A link-rich meditation on time from Jay Cross

Time.

It’s about time

Time is all we have. Most of us can feel time speeding up. Many of us are enslaved by time. But most of what we consider “time” is actually in our heads.

“What part of now is it you don’t understand?” –Zydeco… [Internet Time Blog]

A link-rich meditation from Jay Cross. Just skimming what Jay has provided and linked to could easily take days.

John Seely Brown on Stolen Knowledge

Stolen but unfinished. Prodded by Maish’s eLearningpost, this evening I re-read John Seely Brown and Paul Duguid’s wonderful article, Stolen Knowledge. More than ten years old now, yet people are still absorbing the message. I gained new insights from my return visit.
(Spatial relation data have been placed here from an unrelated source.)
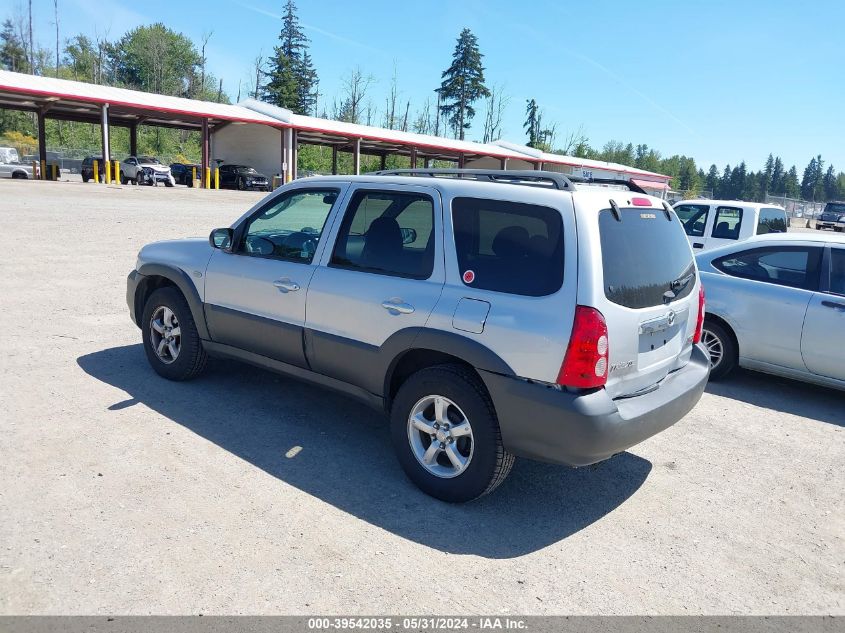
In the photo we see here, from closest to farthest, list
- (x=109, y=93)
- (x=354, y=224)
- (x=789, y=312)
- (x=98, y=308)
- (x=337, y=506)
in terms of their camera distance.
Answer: (x=337, y=506) < (x=354, y=224) < (x=789, y=312) < (x=98, y=308) < (x=109, y=93)

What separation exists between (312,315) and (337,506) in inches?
53.2

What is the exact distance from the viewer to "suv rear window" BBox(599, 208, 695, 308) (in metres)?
Answer: 3.45

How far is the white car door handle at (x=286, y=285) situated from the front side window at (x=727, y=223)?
923 centimetres

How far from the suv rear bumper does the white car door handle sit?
1.69 metres

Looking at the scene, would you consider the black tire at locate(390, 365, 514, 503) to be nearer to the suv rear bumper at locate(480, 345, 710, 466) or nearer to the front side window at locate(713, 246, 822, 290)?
the suv rear bumper at locate(480, 345, 710, 466)

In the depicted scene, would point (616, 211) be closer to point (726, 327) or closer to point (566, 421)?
point (566, 421)

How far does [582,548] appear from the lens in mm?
3422

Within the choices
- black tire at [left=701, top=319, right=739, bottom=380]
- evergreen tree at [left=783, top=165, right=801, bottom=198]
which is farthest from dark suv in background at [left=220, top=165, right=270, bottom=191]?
evergreen tree at [left=783, top=165, right=801, bottom=198]

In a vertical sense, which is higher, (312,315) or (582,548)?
(312,315)

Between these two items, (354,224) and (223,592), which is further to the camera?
(354,224)

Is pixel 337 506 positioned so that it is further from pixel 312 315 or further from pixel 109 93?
pixel 109 93

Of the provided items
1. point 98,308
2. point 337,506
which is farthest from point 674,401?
point 98,308

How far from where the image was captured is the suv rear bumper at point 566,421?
10.7 feet

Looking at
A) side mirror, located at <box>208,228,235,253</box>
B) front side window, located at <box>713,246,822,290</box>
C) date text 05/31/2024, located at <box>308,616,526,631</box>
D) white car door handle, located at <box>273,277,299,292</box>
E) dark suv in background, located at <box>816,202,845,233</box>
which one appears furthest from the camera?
dark suv in background, located at <box>816,202,845,233</box>
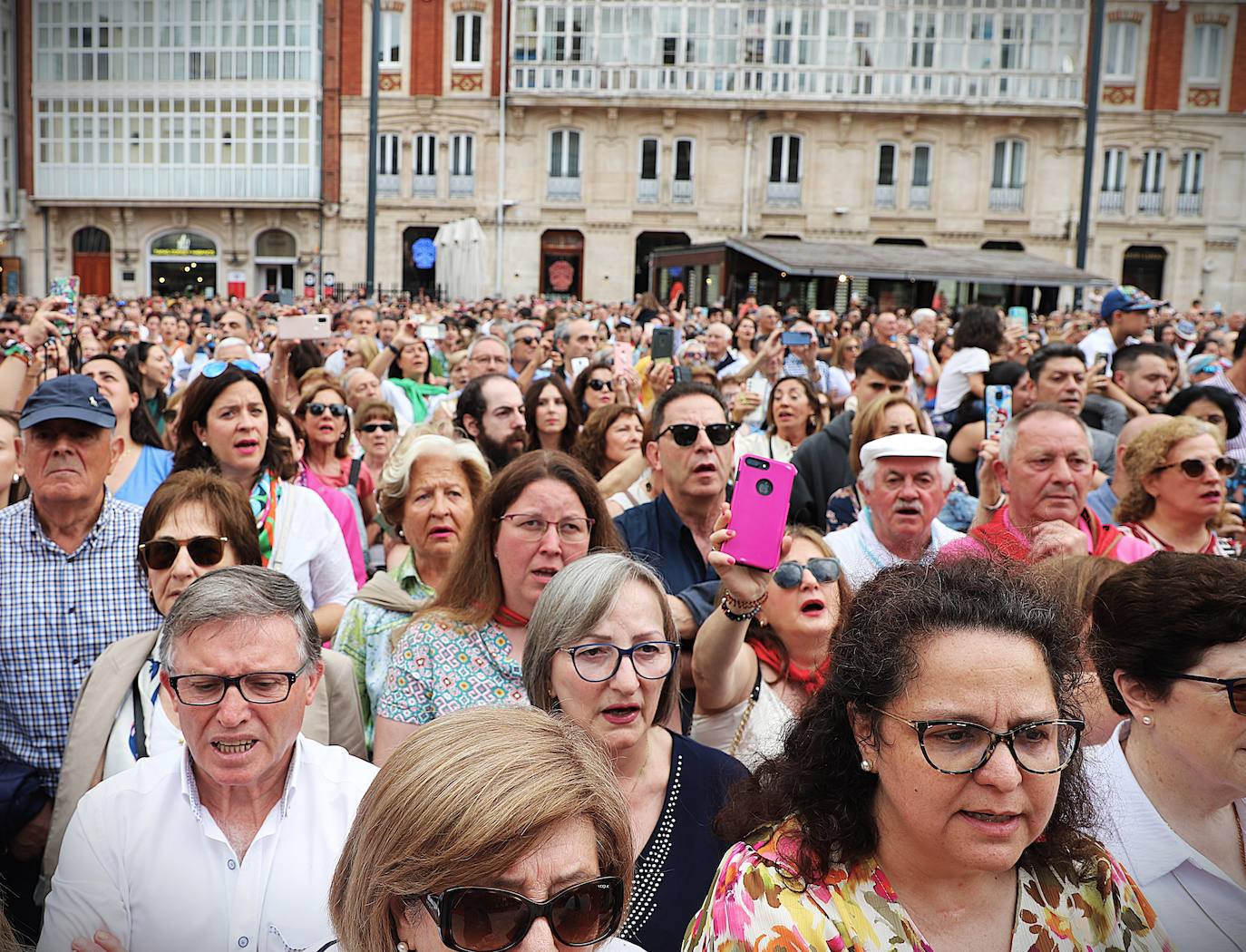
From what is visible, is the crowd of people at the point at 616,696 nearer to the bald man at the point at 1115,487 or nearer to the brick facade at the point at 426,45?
the bald man at the point at 1115,487

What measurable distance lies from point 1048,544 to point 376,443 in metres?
3.74

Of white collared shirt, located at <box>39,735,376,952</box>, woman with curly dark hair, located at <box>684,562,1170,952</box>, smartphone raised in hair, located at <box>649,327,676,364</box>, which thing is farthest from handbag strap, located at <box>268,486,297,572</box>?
smartphone raised in hair, located at <box>649,327,676,364</box>

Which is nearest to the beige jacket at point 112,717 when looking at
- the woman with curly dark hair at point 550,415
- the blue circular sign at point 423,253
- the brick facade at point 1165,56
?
the woman with curly dark hair at point 550,415

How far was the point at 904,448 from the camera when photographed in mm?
4438

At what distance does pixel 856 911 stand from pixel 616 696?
836mm

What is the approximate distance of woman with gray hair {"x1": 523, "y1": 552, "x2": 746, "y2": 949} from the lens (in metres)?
2.64

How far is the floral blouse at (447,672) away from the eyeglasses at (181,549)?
2.00ft

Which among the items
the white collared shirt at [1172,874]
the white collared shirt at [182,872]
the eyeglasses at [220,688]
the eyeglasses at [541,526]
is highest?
the eyeglasses at [541,526]

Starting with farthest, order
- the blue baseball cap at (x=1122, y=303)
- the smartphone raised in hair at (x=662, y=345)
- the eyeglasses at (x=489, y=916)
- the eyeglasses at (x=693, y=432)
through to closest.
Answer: the blue baseball cap at (x=1122, y=303) → the smartphone raised in hair at (x=662, y=345) → the eyeglasses at (x=693, y=432) → the eyeglasses at (x=489, y=916)

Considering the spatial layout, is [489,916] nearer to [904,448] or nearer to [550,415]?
[904,448]

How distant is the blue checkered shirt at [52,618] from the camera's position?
366 centimetres

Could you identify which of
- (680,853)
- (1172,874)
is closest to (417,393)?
(680,853)

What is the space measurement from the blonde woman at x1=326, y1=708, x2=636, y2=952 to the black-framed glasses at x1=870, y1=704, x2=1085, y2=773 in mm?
525

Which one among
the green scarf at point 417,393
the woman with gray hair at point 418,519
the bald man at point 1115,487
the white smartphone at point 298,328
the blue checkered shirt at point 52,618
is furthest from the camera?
the green scarf at point 417,393
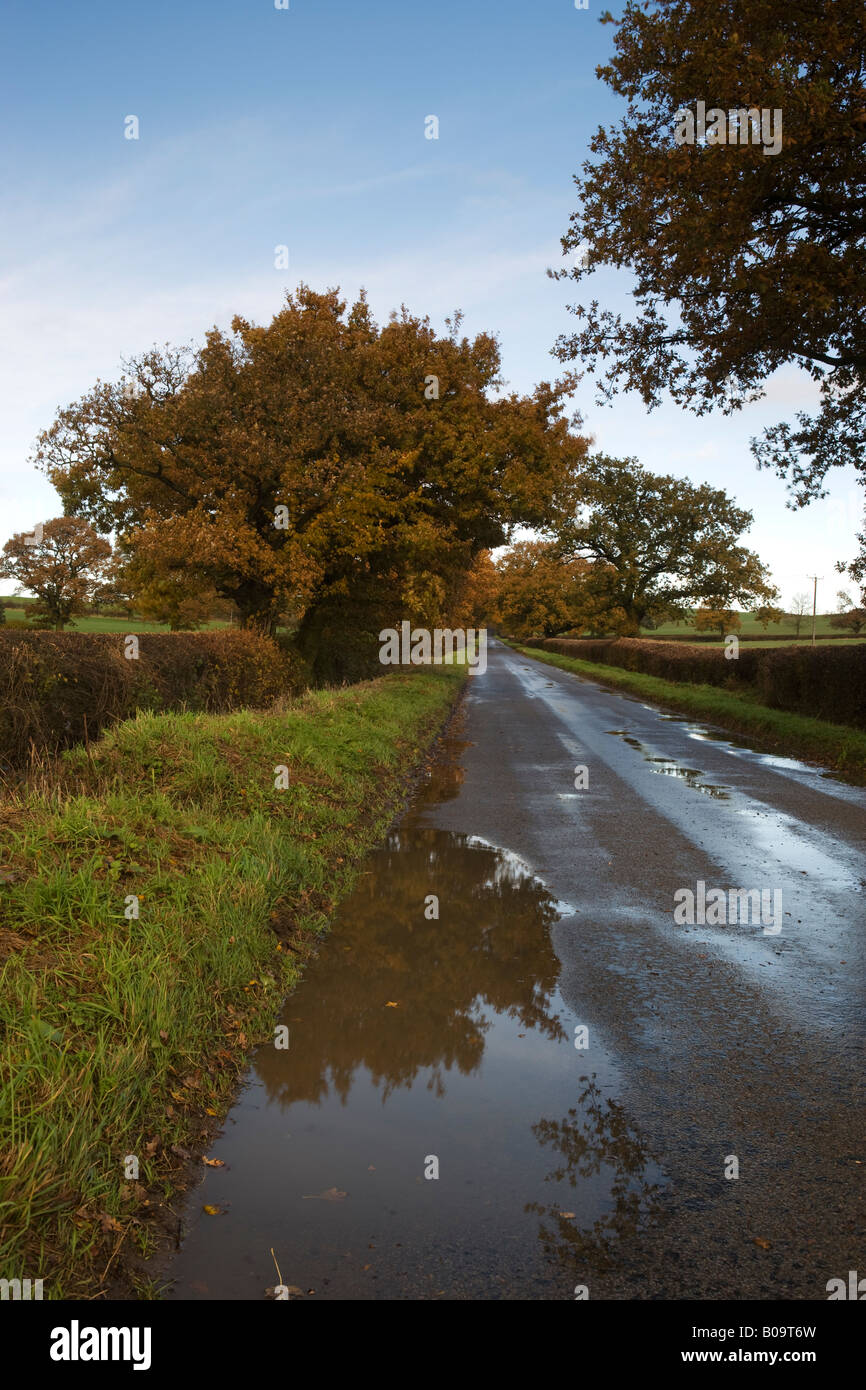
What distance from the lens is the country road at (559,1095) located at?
296cm

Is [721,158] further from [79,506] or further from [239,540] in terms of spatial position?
[79,506]

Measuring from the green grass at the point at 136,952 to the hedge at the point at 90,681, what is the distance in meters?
0.76

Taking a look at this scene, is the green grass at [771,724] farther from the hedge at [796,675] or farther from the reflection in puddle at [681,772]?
the reflection in puddle at [681,772]

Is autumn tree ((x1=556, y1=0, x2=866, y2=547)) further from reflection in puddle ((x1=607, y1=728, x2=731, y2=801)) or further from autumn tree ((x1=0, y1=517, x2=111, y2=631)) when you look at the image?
autumn tree ((x1=0, y1=517, x2=111, y2=631))

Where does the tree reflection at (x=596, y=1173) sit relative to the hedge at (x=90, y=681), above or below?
below

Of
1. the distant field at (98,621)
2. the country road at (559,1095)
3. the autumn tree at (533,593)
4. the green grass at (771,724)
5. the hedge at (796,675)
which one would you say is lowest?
the country road at (559,1095)

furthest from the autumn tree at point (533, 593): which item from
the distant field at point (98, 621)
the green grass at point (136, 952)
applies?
the green grass at point (136, 952)

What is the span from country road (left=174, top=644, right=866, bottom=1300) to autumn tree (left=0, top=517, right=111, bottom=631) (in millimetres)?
53262

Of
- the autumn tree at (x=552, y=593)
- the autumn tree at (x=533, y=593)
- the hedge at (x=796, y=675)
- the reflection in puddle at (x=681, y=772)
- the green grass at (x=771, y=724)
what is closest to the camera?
the reflection in puddle at (x=681, y=772)

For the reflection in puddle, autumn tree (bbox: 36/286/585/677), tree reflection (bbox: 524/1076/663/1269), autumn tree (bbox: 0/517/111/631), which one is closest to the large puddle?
tree reflection (bbox: 524/1076/663/1269)

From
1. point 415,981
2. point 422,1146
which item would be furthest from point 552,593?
point 422,1146

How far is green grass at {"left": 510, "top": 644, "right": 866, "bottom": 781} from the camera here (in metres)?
14.9

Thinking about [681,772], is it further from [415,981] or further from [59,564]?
[59,564]
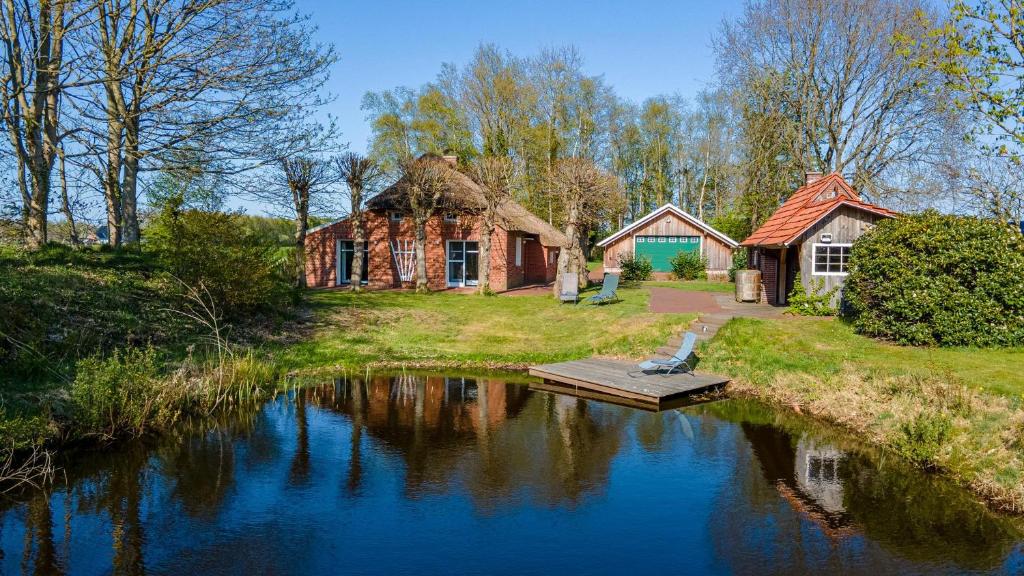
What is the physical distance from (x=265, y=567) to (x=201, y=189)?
11.0 metres

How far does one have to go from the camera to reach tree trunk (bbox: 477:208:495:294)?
23.5 metres

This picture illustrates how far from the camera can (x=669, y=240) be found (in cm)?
3438

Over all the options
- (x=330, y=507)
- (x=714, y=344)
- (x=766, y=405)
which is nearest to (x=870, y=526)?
(x=766, y=405)

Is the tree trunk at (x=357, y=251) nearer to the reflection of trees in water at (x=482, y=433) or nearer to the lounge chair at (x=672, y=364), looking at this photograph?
the reflection of trees in water at (x=482, y=433)

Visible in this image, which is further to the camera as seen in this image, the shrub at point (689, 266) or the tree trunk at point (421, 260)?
the shrub at point (689, 266)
… the best way to support learning is from the demand side rather than the supply side. That is, rather than deciding ahead of time what a learner needs to know and making this explicitly available to the exclusion of everything else, designers and instructors need to make available as much as possible of the whole rich web of practice-explicit and implicit-allowing the learner to call upon aspects of practice, latent in the periphery, as they are needed….

[Internet Time Blog]

And, prodded by Jay, I just did the same.

The quote that opens the paper is also worth highlighting:

A very great musician came and stayed in [our] house. He made one big mistake . . . [he] determined to teach me music, and consequently no learning took place. Nevertheless, I did casually pick up from him a certain amount of stolen knowledge.

[Rabindrath Tagore quoted in Bandyopadhyay, 1989: 45]

Why is it such a hard step to give up on the notion of control? Or, put another way, why do organizations and schools insist on forcing certain content down people’s throats? You might want to take a look at Roger Schank’s thoughts about learning in this context. Take a look at Coloring Outside the Lines : Raising a Smarter Kid by Breaking All the Rules or at Designing World-Class E-Learning.

Or if you want things in a real nutshell consider the following bit of wisdom from Calvin and Hobbes:

Calvin and Hobbes for 27 Nov 1992

Some lessons learned

2nd Email. I get a lot of email. I post it very infrequently. This is a keeper.

As I’ve Matured…

I’ve learned that you cannot make someone love you. All you can do is stalk them and hope they panic and give in.

I’ve learned that one good turn gets most of the blankets.

I’ve learned that no matter how much I care, some people are just jack
asses.

I’ve learned that whatever hits the fan will not be evenly distributed.

I’ve learned that you shouldn’t compare yourself to others – they are more
screwed up than you think.

I’ve learned that depression is merely anger without enthusiasm.

I’ve learned that it is not what you wear, it is how you take it off.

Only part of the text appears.